Reveal the lie. The basic lie is that we can reduce our risk to zero. There are numerous negative consequences of believing this lie, producing both over-confidence and paralyzing fear. And when cases arise, which they will, we are prone to a harsh and wrong application of blame. The Liberian man who died in Texas was infected in his country, likely at the time when he gave aid to a sick pregnant woman. He came to see his son graduate from high school. Though he was unaware he was ill until five days after arriving in the United States, he was demonized for being the first case of Ebola in our country and falsely accused of having hidden his condition so that he could get on the plane.
Someone who responds compassionately to the pains and perils of another, and dies for his actions, would normally be a hero. But instead we blamed the victim, just like in the 1500s. And we likely will again, whenever we falsely believe we can separate ourselves from the dangers of life and use “quarantine” as a weapon of control, keeping everyone who might be dangerous confined to another space in another place. The approach of some would be to wall off entire countries, as if that were possible. Despite great suffering for the people there, they reason, at least it will be there and not here—and after a defined number of deaths, surely no more than the populations of these countries, the epidemic will end. Until the next one! But then what kind of people will we be, alive and safe in our risk-free world?

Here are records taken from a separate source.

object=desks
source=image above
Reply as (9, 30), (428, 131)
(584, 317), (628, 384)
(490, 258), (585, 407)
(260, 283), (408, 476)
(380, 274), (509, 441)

Remember the truth. We were made for caring, but we cannot care without risk. Control comes through separation, but caring love always strives to bring back together the things separated by the efficiency of control. We strive for careful care, between not going near and assuming no risk, and directly touching and assuming great risk. Nurses and doctors in Texas struggled to express love to a dying man through their layers of protection. All followed careful protocols of prevention, yet two nurses became infected. Thankfully both have survived. Five hundred health care workers in Africa have been infected, and more than three hundred have died. Some from this country are considering going to Africa to care. They need all the protections available. So do African health care workers.
We live in a global community. Both for our own safety and for the sake of compassion, we cannot turn away from the problems of poverty and poor health in other parts of the world. If we truly want to stop Ebola here, we must fight it there. Yet after it is all done, the cost must be counted—some will be infected and some may die. May it be so very few, and may this epidemic end so very soon—but never at the cost of losing our humanity. For if we truly want to live, we must be willing to die (Matt. 16:25).